» **Page excerpt**
# New here - smoker only gets to about 180 degrees



## swoopds (Jul 3, 2017)

Hey guys, I have a cheap smoker that only gets to about 180-190 degrees. It seems to be designed this way as the manuals recipes all talk about finishing most meat in the oven or BBQ. 

It's a 'True North Electric Smoker' btw, and seems to be discontinued now. 

Anyways, are these types of smokers called something specific? I want to find recipes that I can actually do inside of it but 95% of the recipes I've found say 'set your smoker to 225-250', which I can't do. 

Thanks!
Dave


----------



## rexster314 (Jul 3, 2017)

Cheap smoker=poor performance. However, there are some things that might work, such as ribs, sausage, boneless chicken, but they'll take a pretty long while to get up to temps. May result in dried out meat


----------



## swoopds (Jul 3, 2017)

Any ideas how to search for recipes for this type of smoker? Or just search for fish/cheese/jerky/etc?

What are the results of just transferring to oven after three hours of smoking?


----------



## lamar (Jul 3, 2017)

Do you have any options about taking it back?  Apparently,  it may be defective.  Also,  are you going by the built in thermometer?  They are notorious for being wrong.

» **Dataset records**

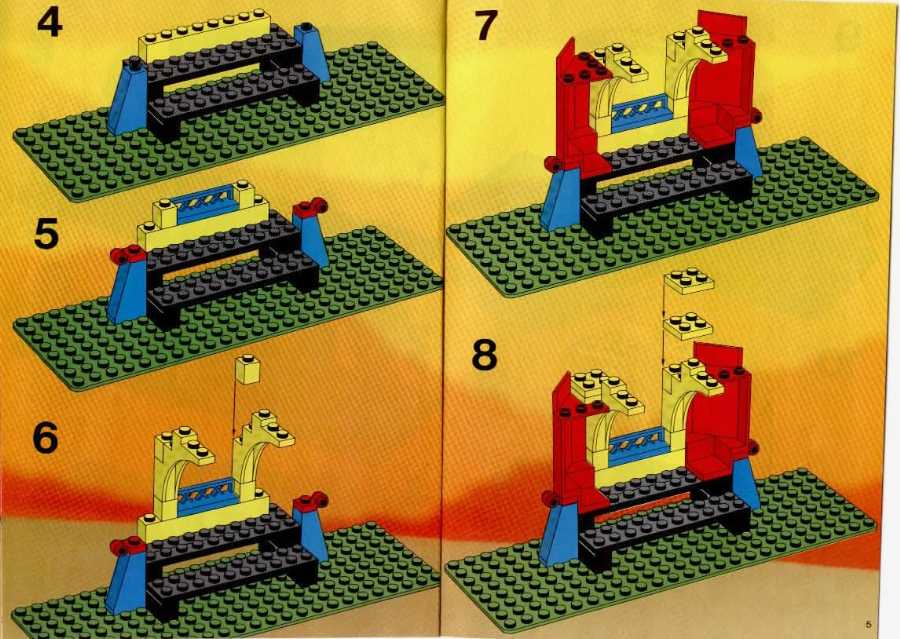 4

5

6

7

8

5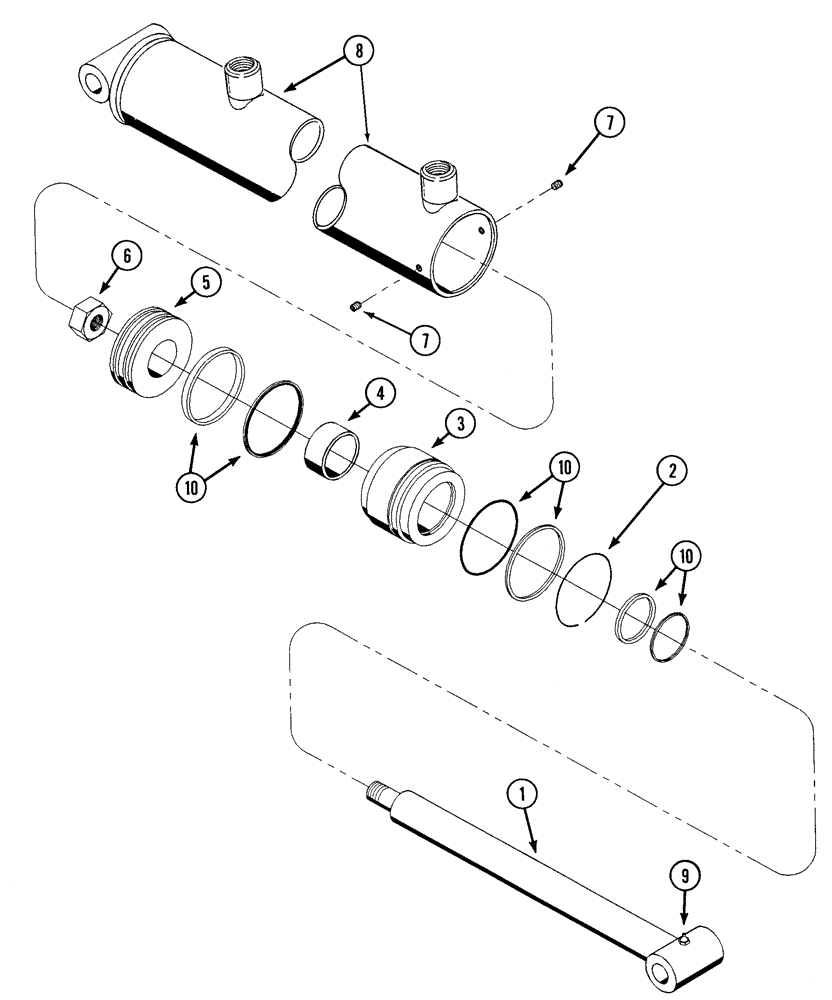 8
7
6
5
7
4
3
10
10
2
10
1
9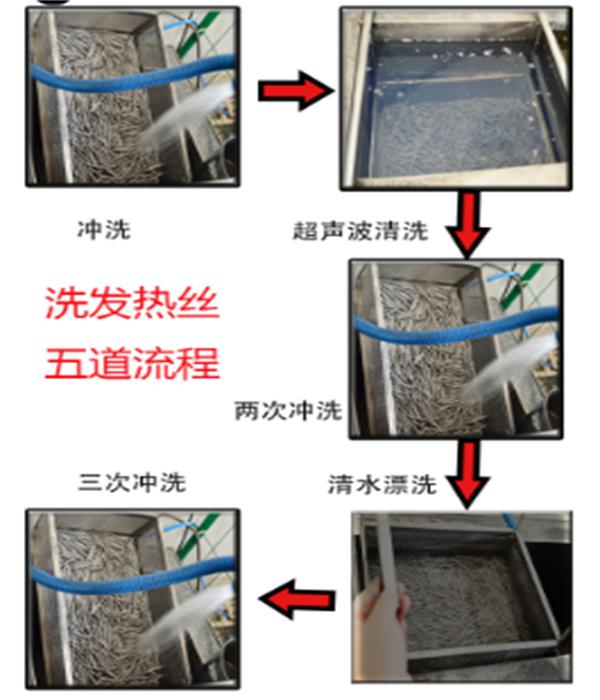 冲洗

超声波清洗

洗发热丝
五道流程

两次冲洗

三次冲洗

清水漂洗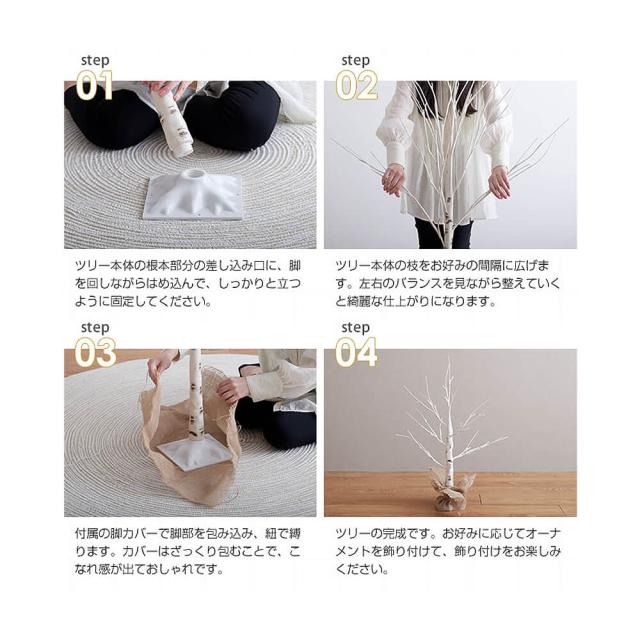 step
01

ツリー本体の根本部分の差し込み口に、脚を回しながらはめ込んで、しっかりと立つように固定してください。

step
02

ツリー本体の枝をお好みの間隔に広げます。左右のバランスを見ながら整えていくと綺麗な仕上がりになります。

step
03

付属の脚カバーで脚部を包み込み、紐で縛ります。カバーはざっくり包むことで、こなれ感が出ておしゃれです。

step
04

ツリーの完成です。お好みに応じてオーナメントを飾り付けて、飾り付けをお楽しみください。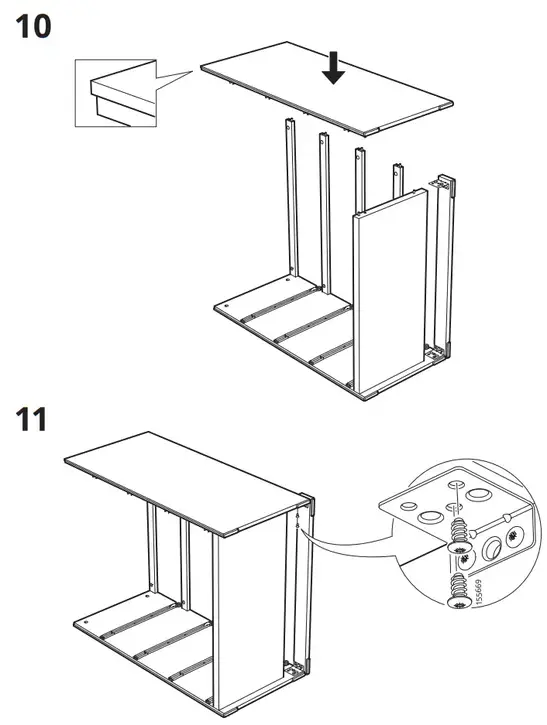 10

11

155669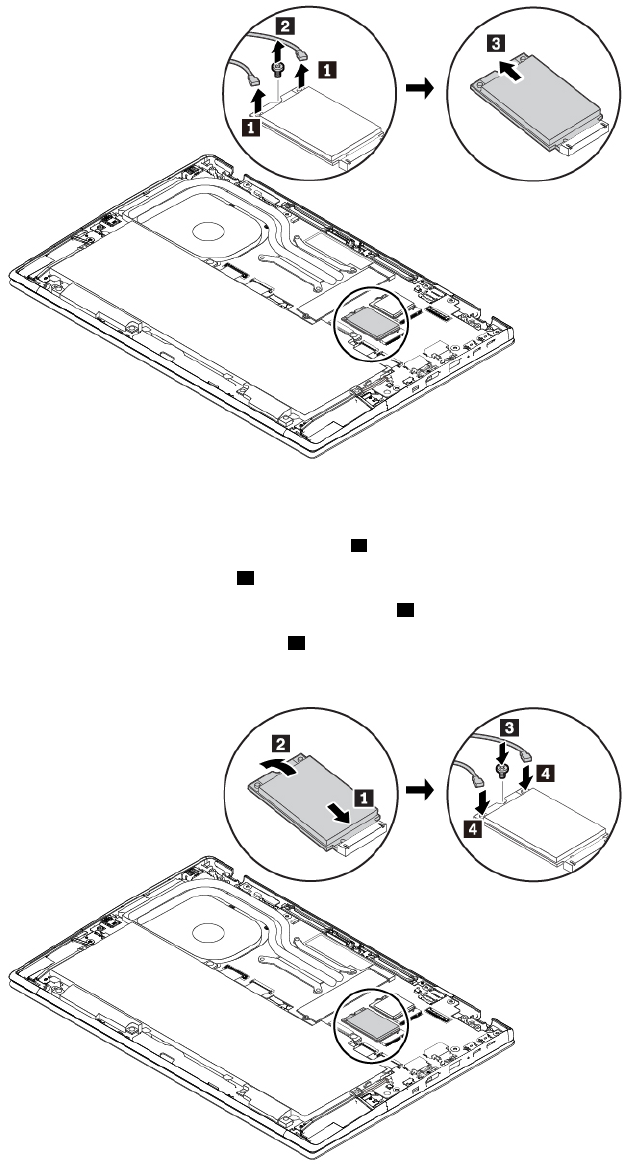 2
1
1
3
2
1
3
4
4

» **Assignment**
Reproduce the forum thread about the smoker that only reaches about 180 degrees word for word, from its title through the last reply.

» **Exercise result**
# New here - smoker only gets to about 180 degrees



## swoopds (Jul 3, 2017)

Hey guys, I have a cheap smoker that only gets to about 180-190 degrees. It seems to be designed this way as the manuals recipes all talk about finishing most meat in the oven or BBQ. 

It's a 'True North Electric Smoker' btw, and seems to be discontinued now. 

Anyways, are these types of smokers called something specific? I want to find recipes that I can actually do inside of it but 95% of the recipes I've found say 'set your smoker to 225-250', which I can't do. 

Thanks!
Dave


----------



## rexster314 (Jul 3, 2017)

Cheap smoker=poor performance. However, there are some things that might work, such as ribs, sausage, boneless chicken, but they'll take a pretty long while to get up to temps. May result in dried out meat


----------



## swoopds (Jul 3, 2017)

Any ideas how to search for recipes for this type of smoker? Or just search for fish/cheese/jerky/etc?

What are the results of just transferring to oven after three hours of smoking?


----------



## lamar (Jul 3, 2017)

Do you have any options about taking it back?  Apparently,  it may be defective.  Also,  are you going by the built in thermometer?  They are notorious for being wrong.